À l'aide de la dernière colonne de la figure 1, sauriez-vous à présent représenter la saisie clavier des caractères braille composant la formule de la figure 2 ?2
Géométrie et représentations graphiques
L’autre élément indispensable à la pratique des mathématiques, ce sont les représentations graphiques. Dès le primaire puis au secondaire, on sollicite le tracé pour travailler la géométrie dans le plan, mais aussi les représentation graphique de fonctions. Outil indispensable de la transmission, on se doit de proposer aux élèves étudiant les mathématiques une solution pour au moins consulter des représentations graphiques.
En reprenant le principe du braille, on imagine assez bien une représentation en relief, où les coups de crayon seraient remplacés par des traits en relief. En XXIe siècle, la solution la plus répandue consiste à utiliser un papier spécial, dit thermogonflé, que l’on passe quelques secondes à haute température pour faire gonfler les parties imprimées en noir. Combiné à une imprimante classique, c’est la solution que privilégient aujourd’hui la plupart des adaptateurs-transcripteurs quand ils préparent les schémas, diagrammes et représentations graphiques pour le public déficient visuel, comme l’illustre la figure 3.
Un autre outil en perte d’usage est également utilisable directement par les personnes concernées. Elle se compose d’une planche de matières souple, la planche Dycem, combinée à une feuille en plastique tramé, que l’on vient bosseler (cette fois-ci directement sur le recto) en traçant avec un stylo bille par exemple.
Cependant, quelle que soit la technique utilisée, il faut garder à l’esprit que même pour la personne la plus exercée, les détails identifiables sur un dessin en relief est bien moindre que la finesse des détails que l’on peut voir avec les yeux. La pulpe des doigts est certes très sensible, mais elle ne permet pas de descendre dans l’interstice entre deux formes si elles sont trop proches, on ne pourra pas distinguer beaucoup de textures différentes, ni des changements de taille ou de position subtils. Le travail des adaptateurs-transcripteurs consiste donc ici à travailler sur une simplification des éléments représentés, en faisant des choix, en privilégiant la lisibilité plutôt que la quantité, et en s’adaptant à chaque fois à la personne à qui le document est destiné. On pourra par exemple décomposer une figure en plusieurs figures relief, afin de rendre accessible la totalité des informations, ou encore travailler sur des espaces supplémentaires, appelés blanc de confort, pour permettre au lecteur de percevoir deux éléments distincts.

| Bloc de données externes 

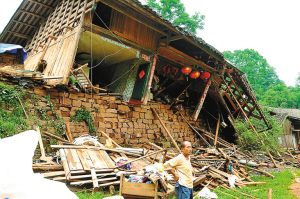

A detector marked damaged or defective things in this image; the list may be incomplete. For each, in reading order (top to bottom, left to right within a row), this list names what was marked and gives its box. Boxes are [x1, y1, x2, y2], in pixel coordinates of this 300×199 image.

damaged wooden building [0, 0, 270, 146]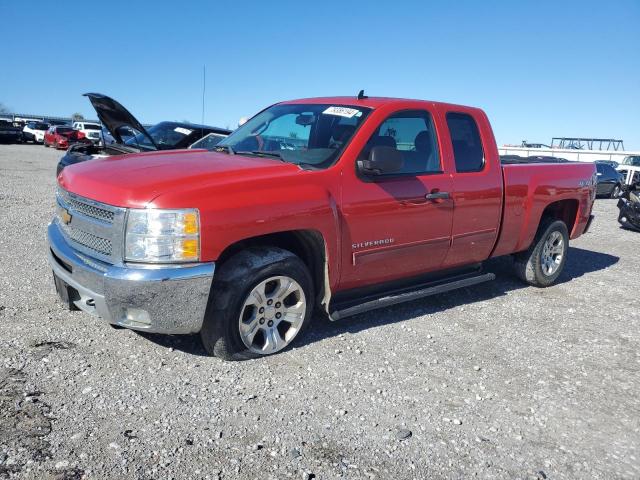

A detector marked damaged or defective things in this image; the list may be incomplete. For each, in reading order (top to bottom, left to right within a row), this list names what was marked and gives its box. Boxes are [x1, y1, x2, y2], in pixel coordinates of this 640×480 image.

damaged front end [616, 187, 636, 232]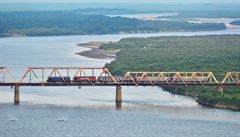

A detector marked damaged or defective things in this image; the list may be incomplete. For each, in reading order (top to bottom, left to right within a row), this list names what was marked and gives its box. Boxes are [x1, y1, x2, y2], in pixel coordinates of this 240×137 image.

rusted metal structure [0, 66, 239, 105]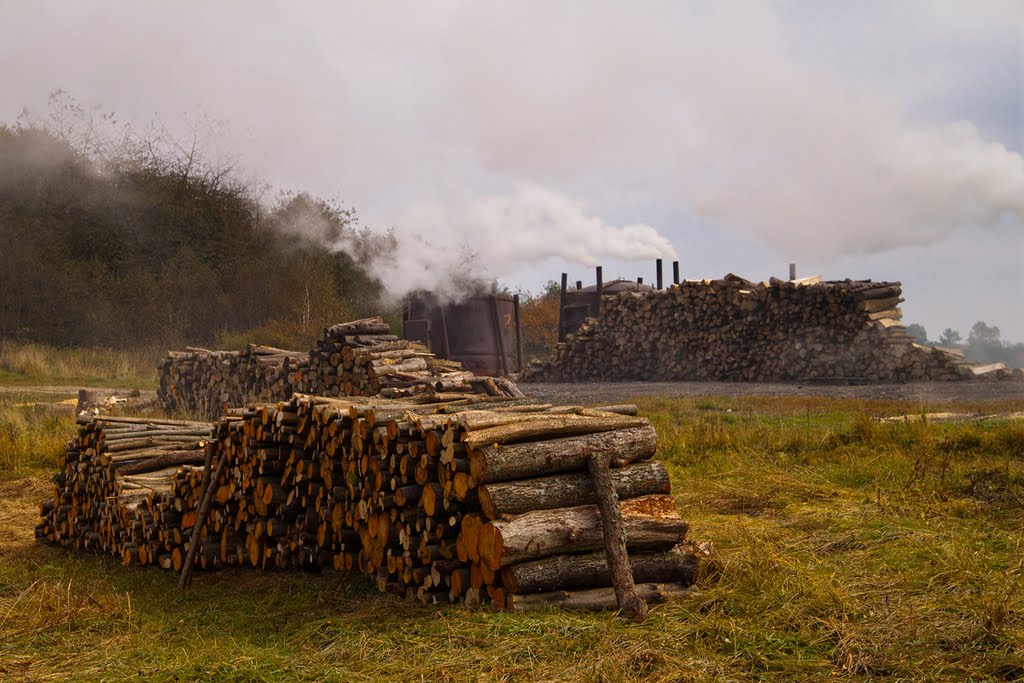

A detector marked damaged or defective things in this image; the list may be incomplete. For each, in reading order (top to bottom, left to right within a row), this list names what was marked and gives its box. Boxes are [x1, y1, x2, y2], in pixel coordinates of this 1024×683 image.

rusty metal container [403, 294, 524, 378]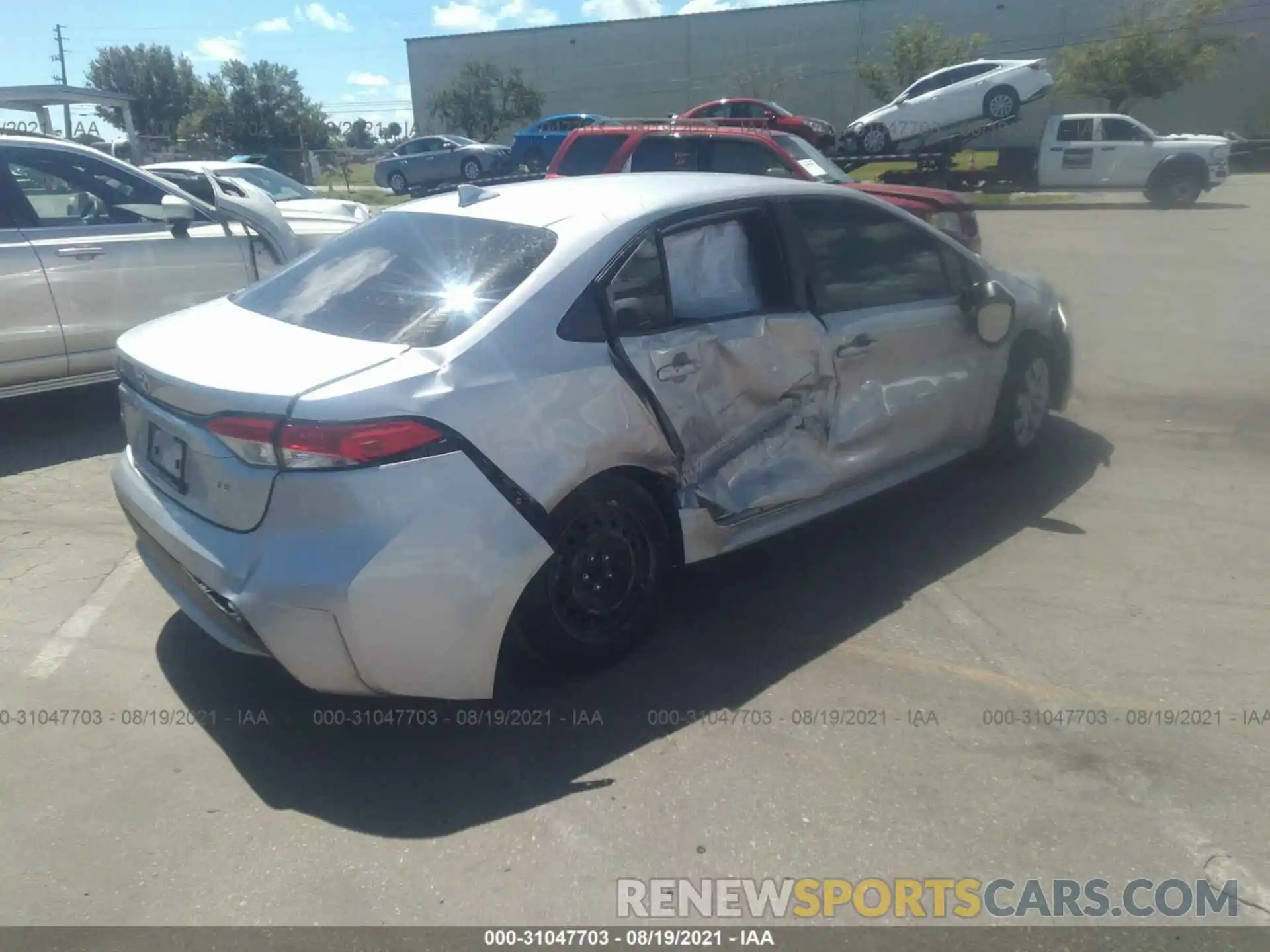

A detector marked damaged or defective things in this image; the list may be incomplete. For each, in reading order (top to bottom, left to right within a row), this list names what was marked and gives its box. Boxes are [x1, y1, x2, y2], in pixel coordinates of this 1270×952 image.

crumpled door panel [622, 315, 836, 513]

Même avec cet important travail d’adaptation, la lecture de représentations graphiques au doigt est un exercice réellement difficile, qui nécessite un long travail d’apprentissage aux personnes en situation de déficience visuelle.

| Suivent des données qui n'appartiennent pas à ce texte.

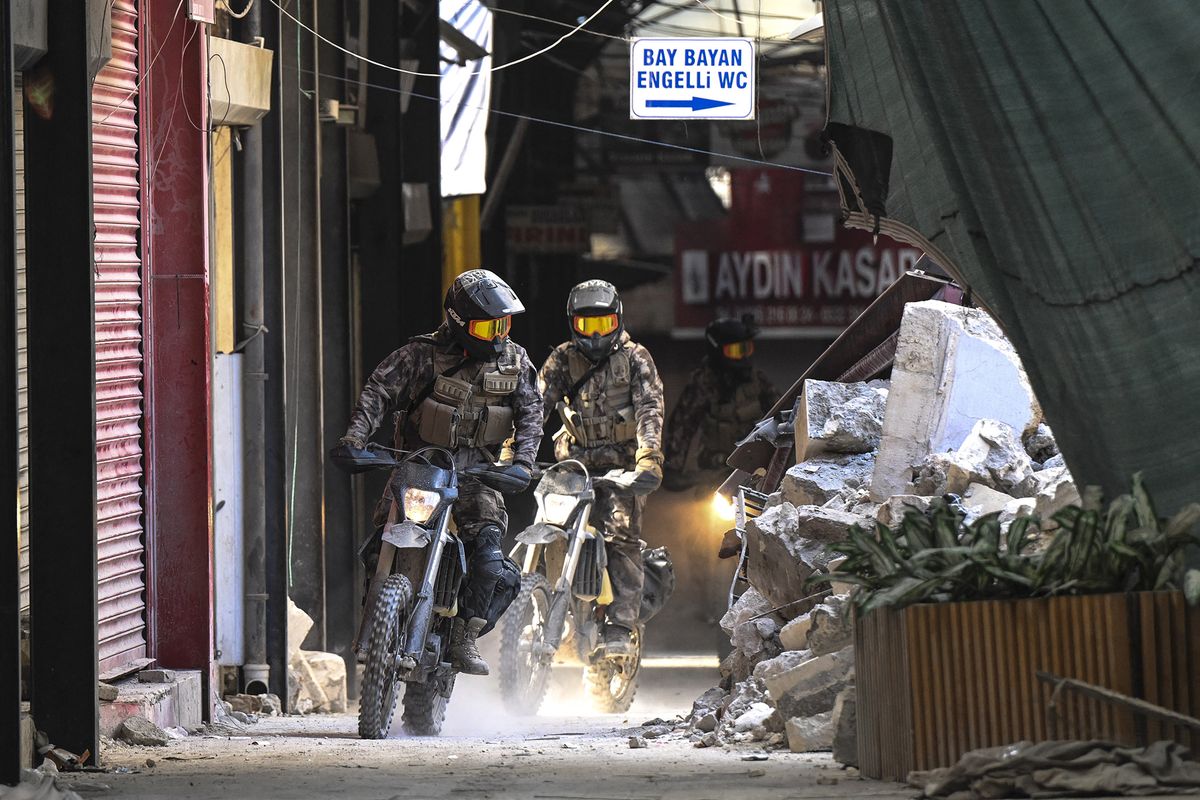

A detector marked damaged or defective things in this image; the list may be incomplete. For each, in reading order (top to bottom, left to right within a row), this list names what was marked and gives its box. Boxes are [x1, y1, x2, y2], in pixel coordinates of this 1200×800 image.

broken concrete slab [801, 381, 888, 460]
broken concrete slab [873, 299, 1041, 501]
broken concrete slab [782, 450, 878, 506]
broken concrete slab [118, 714, 170, 748]
broken concrete slab [787, 714, 835, 753]
broken concrete slab [835, 686, 854, 767]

Étudier les mathématiques aujourd’hui
Si la lecture du braille est aujourd’hui une compétence incontournable par la plupart des non voyants en âge d’être scolarisés, on observe une grande disparité à travers le monde quant aux pratiques d’accès au contenu écrit, qu’il soit mathématique ou non. L’outil informatique a apporté des facilités qui sont précieuses, amenant notamment la synthèse vocale comme outil alternatif à la lecture tactile. En France, la plupart des jeunes en situation de déficience visuelle ont accès à une version retranscrite de leurs supports de cours. Cependant, si l’école inclusive a permis en théorie un accès universel à l’enseignement, on observe tout de même de grande disparités suivant les établissements d’accueil 3, et leur proximité à des services de transcription-adaptation. Il n’est pas rare de rencontrer des jeunes qui n’ont pas pu faire les choix d’orientation auxquels ils se destinaient par manque d’accès à une transcription à la hauteur des besoins de la formation.

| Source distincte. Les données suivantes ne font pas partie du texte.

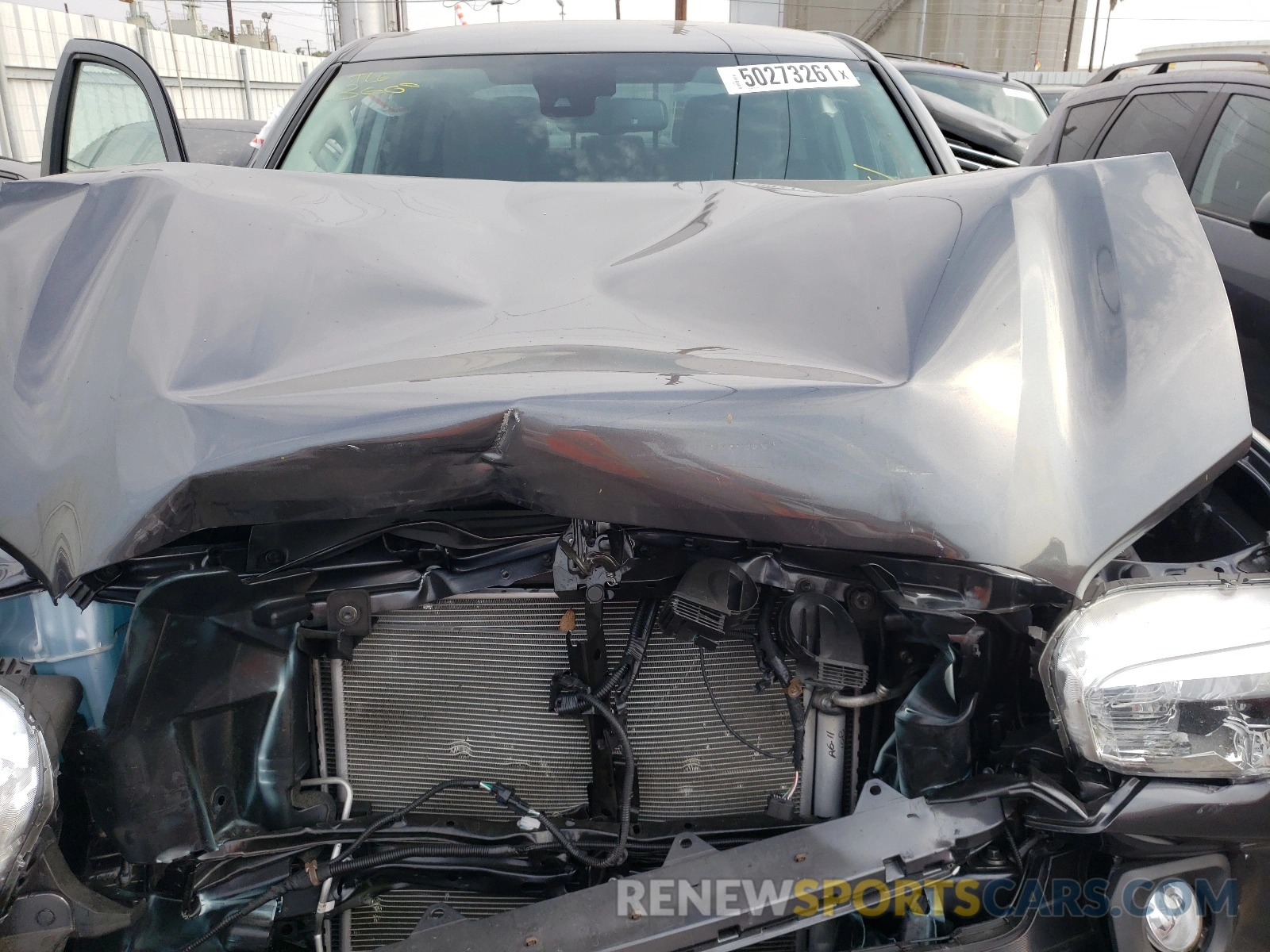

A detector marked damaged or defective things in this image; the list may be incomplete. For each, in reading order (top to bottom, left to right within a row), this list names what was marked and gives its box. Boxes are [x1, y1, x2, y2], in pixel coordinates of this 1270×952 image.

crumpled hood [0, 155, 1249, 597]
dented hood crease [0, 159, 1249, 597]
cracked headlight lens [0, 685, 54, 908]
cracked headlight lens [1051, 578, 1270, 777]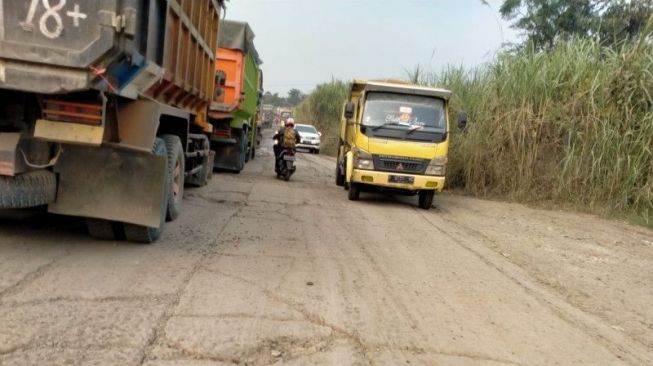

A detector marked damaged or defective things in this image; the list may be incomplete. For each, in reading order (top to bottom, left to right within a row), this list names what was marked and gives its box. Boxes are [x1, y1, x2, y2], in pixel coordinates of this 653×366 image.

rusty truck body [0, 0, 224, 243]
cracked asphalt [1, 130, 652, 364]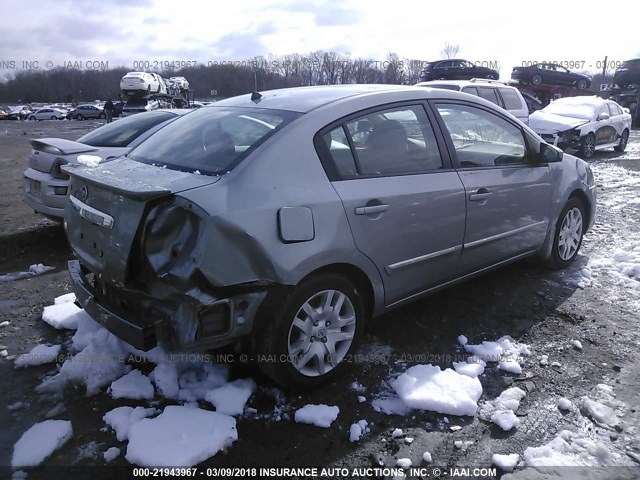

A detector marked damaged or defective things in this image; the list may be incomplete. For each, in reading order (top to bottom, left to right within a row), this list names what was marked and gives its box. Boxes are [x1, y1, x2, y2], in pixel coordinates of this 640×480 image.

damaged gray sedan [62, 83, 596, 390]
white damaged car [528, 96, 632, 159]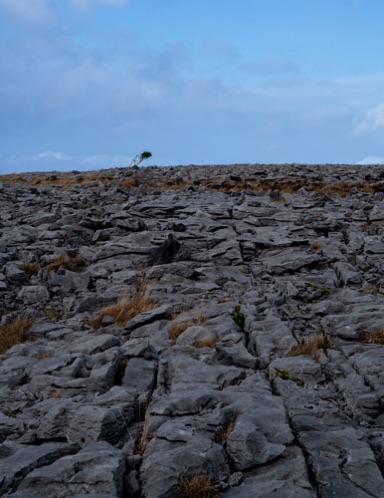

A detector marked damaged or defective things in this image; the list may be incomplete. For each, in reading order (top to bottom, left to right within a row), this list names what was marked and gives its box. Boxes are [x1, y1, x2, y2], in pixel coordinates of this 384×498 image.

fractured limestone pavement [1, 163, 384, 494]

La FISAF (Fédération nationale pour l'Inclusion des personnes en situation de Handicap Sensoriel et DYS en France) est le seul organisme en France proposant une formation qualifiante reconnue au métier de transcripteur-adaptateur de documents. La formation est ouverte aux titulaires d'un bac +3 ou Bac +2 avec 1 an d'expérience en transcription-adaptation. La formation s'étale sur 2 années universitaires.
Depuis quelques années il s'agit d'une licence universitaire.